• _PROBLEM_: Please copy word for word the part of the compliance theater text from "The resulting inventory" to "applied to them.".

Agencies filed M-25-21 compliance plans. Most never operationalized them. Three patterns of compliance theater and why the IG is in the audience.

Agencies filed their M-25-21 compliance plans by September 30, 2025. The plans were posted publicly. The boxes were checked. Leadership signed off. And across federal government, there was a collective exhale: we're compliant.

Except compliance isn't a plan. It's a state. And the distance between filing a plan that describes what you intend to build and actually building it is where most agencies are stuck right now — seven months later, with the 365-day full compliance deadline in the rearview mirror.

The plans described what agencies intended to do. The question is: did they do it? In most cases, no. What they did instead has a name. It's called compliance theater.

Three flavors of compliance theater

Not all compliance failures look the same. Some agencies genuinely tried and fell short on execution. Others performed the motions without the substance. Across federal government, the failures cluster into three patterns.

The aspirational governance board

The compliance plan said: "The agency will establish an AI Governance Board comprising representatives from IT, cybersecurity, data, legal, privacy, and budget." The CAIO was designated. The charter was drafted.

Then nothing happened. The board never met. Or it met once — a kickoff meeting where members introduced themselves, discussed the mandate in general terms, and agreed to reconvene. The reconvening didn't happen. Members had day jobs. Nobody owned the agenda. The charter described a decision-making body, but there were no decisions to make because nobody brought decisions to the table.

This is the most common failure mode. The governance structure exists on paper. It has members, a charter, and a mandate. What it doesn't have is a cadence, an intake process, or a track record of actual governance decisions. An IG auditor will ask for meeting minutes and decision logs. Producing a charter and an attendance sheet from a single kickoff is not the same thing.

The inventory fiction

M-25-21 required agencies to maintain an annually updated AI use case inventory. Most agencies built one. The method was almost universal: the CAIO's office sent an email to every bureau and program office asking teams to self-report their AI use cases.

Some teams responded thoroughly. Some responded with whatever they thought qualified. Some didn't respond at all.

The resulting inventory reflects who answered the email, not what AI the agency actually runs. The program office that piloted a machine learning tool for workload prediction and never told IT? Not in the inventory. The vendor platform with embedded AI features that procurement didn't classify as AI? Not in the inventory. The research division that's been using large language models for document analysis since 2024? Maybe in the inventory, maybe not — depends on whether someone in that division saw the email and understood it applied to them.

• _DATA BLOCK_:
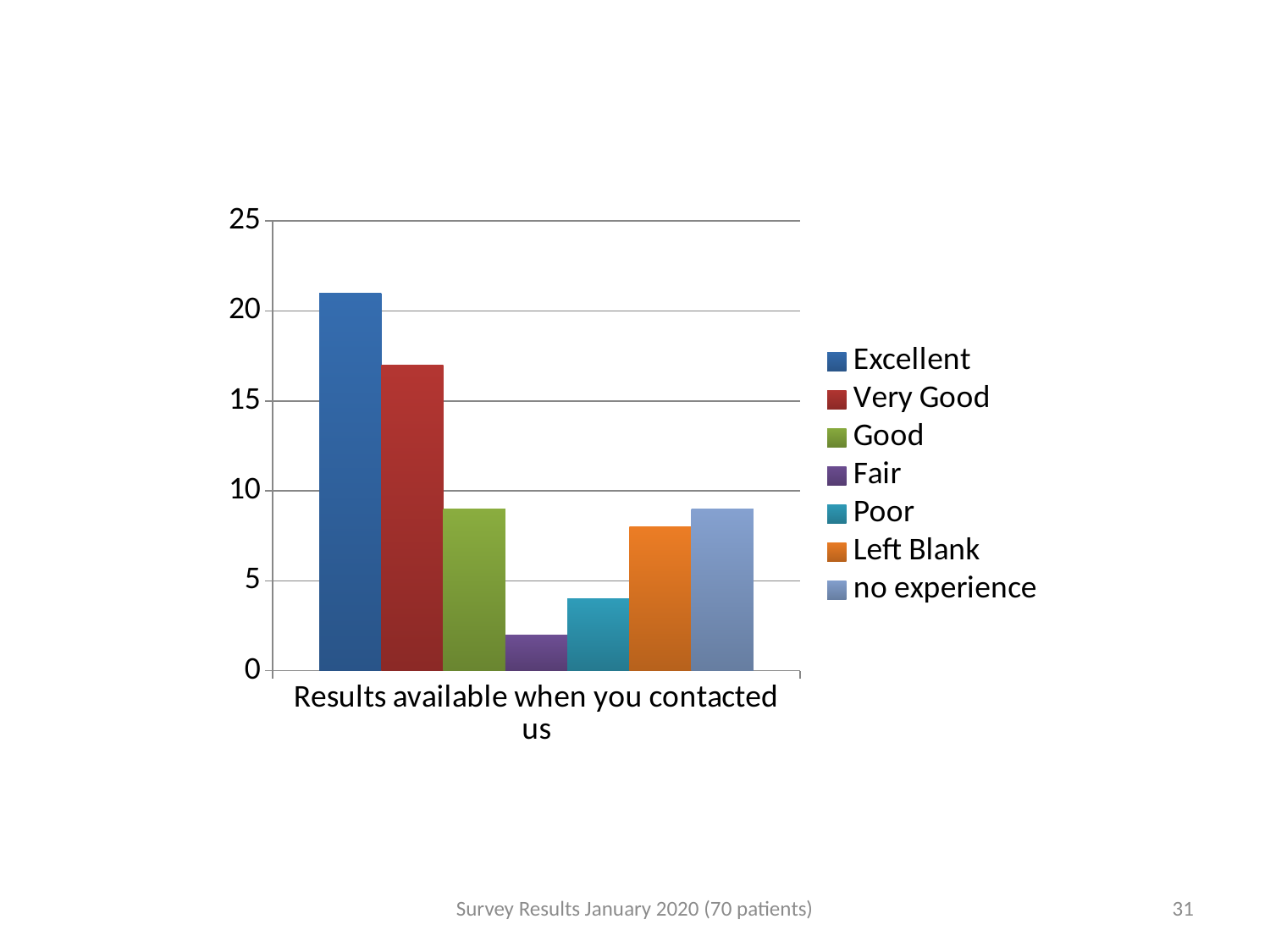
Is the value for Excellent greater or less than 20? greater How many series does the legend list? 7 Is the value for Good greater or less than 10? less Which is larger, the value for Poor or the value for Fair? Poor Is the value for Poor greater or less than 5? less Which series has the lowest value? Fair What kind of chart is shown on the slide? bar chart Which is larger, the value for Very Good or the value for Left Blank? Very Good Which series has the highest value? Excellent What is the category label shown on the x axis? Results available when you contacted us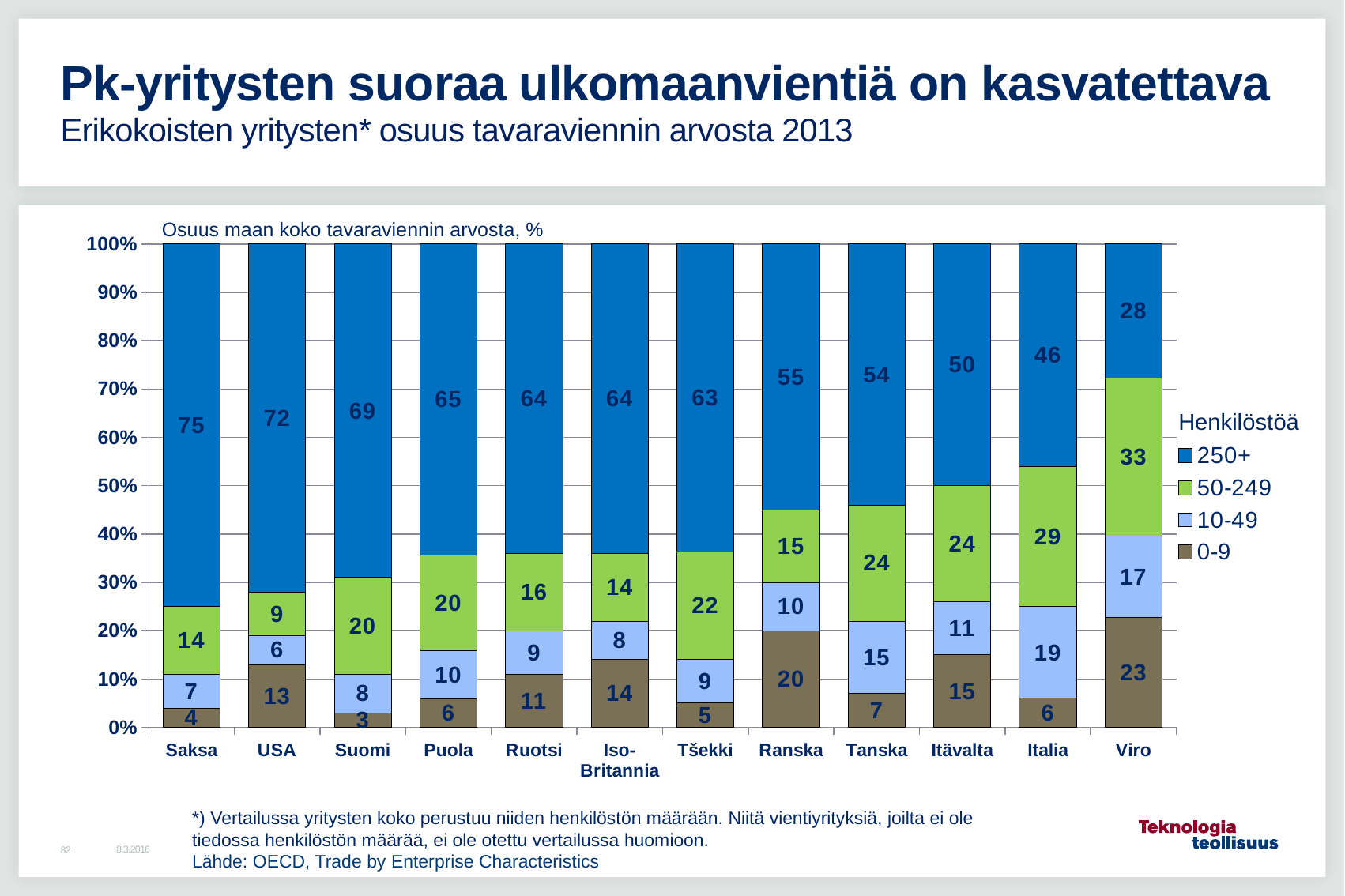
What is the value for the 250+ series for Saksa? 75 Which country has the lowest value for the 0-9 series? Suomi Do the values for the 250+ series rise or fall from Saksa to Viro along the x axis? Fall What is the value for the 50-249 series for Italia? 29 What is the difference between the 250+ values for Saksa and Viro? 47 What kind of chart is shown on the slide? Stacked bar chart What is the value for the 10-49 series for Tanska? 15 Which country has the highest value for the 250+ series? Saksa How many countries are shown on the x axis? 12 What is the value for the 0-9 series for Viro? 23 How many series does the legend list? 4 Which is larger, the 50-249 value for Viro or the 50-249 value for Tšekki? Viro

• _PROBLEM SOLUTION_:
The resulting inventory reflects who answered the email, not what AI the agency actually runs. The program office that piloted a machine learning tool for workload prediction and never told IT? Not in the inventory. The vendor platform with embedded AI features that procurement didn't classify as AI? Not in the inventory. The research division that's been using large language models for document analysis since 2024? Maybe in the inventory, maybe not — depends on whether someone in that division saw the email and understood it applied to them.